• PROBLEM DETAILS: Go to the line containing "Look at this" below; retype it and all following lines exactly, and leave out the pictures.
BEGIN GIVEN MATERIAL
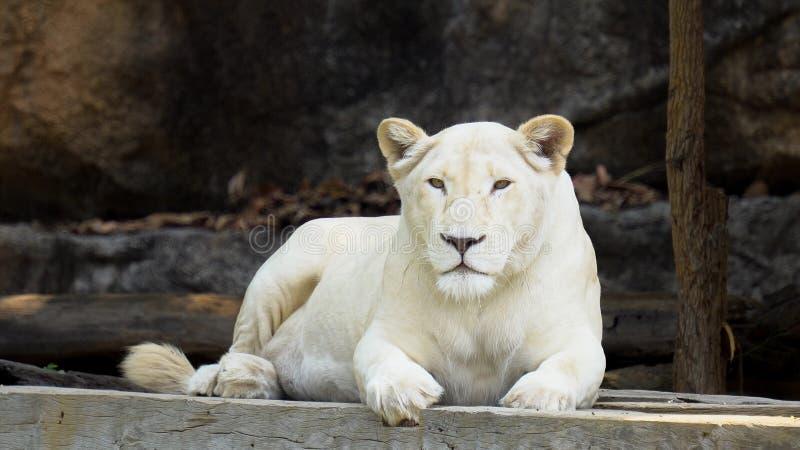 Leone bianco femminile fotografia stock libera da diritti
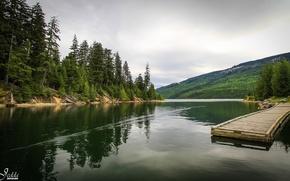Обои река канада, лес, мостик, причал, пирс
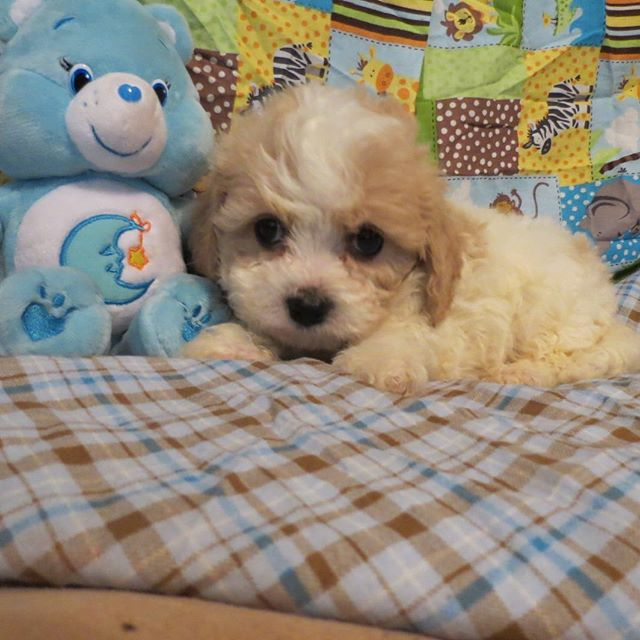 Look at this handsome guy ready for his furever home.#cavachon#puppiesforsale#cavalierkingcharles#toycavachon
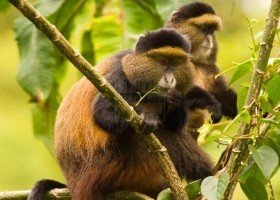 5 Days Volcanoes and Nyungwe National Park primate safari Rwanda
END GIVEN MATERIAL
• EXPECTED ANSWER:
 Look at this handsome guy ready for his furever home.#cavachon#puppiesforsale#cavalierkingcharles#toycavachon
 5 Days Volcanoes and Nyungwe National Park primate safari Rwanda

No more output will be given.